▶ [EXERCISE OBJECTIVE]:
Up to and including the line that contains "category: zebra", repeat each line of the data exactly, starting from the first.

▶ [MATERIAL FOR THIS TASK]:
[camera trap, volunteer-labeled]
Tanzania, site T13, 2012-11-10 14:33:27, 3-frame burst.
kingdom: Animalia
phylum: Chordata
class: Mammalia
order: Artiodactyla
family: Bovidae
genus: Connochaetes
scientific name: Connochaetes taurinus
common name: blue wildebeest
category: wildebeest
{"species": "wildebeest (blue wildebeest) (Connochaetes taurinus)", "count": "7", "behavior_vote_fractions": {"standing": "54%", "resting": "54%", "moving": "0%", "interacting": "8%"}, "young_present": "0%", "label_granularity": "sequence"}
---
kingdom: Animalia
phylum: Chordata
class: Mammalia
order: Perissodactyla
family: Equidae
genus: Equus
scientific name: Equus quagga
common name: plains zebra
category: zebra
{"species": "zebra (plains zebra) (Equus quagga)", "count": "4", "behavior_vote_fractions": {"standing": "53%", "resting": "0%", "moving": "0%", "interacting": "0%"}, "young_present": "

▶ [ANSWER AREA]:
[camera trap, volunteer-labeled]
Tanzania, site T13, 2012-11-10 14:33:27, 3-frame burst.
kingdom: Animalia
phylum: Chordata
class: Mammalia
order: Artiodactyla
family: Bovidae
genus: Connochaetes
scientific name: Connochaetes taurinus
common name: blue wildebeest
category: wildebeest
{"species": "wildebeest (blue wildebeest) (Connochaetes taurinus)", "count": "7", "behavior_vote_fractions": {"standing": "54%", "resting": "54%", "moving": "0%", "interacting": "8%"}, "young_present": "0%", "label_granularity": "sequence"}
---
kingdom: Animalia
phylum: Chordata
class: Mammalia
order: Perissodactyla
family: Equidae
genus: Equus
scientific name: Equus quagga
common name: plains zebra
category: zebra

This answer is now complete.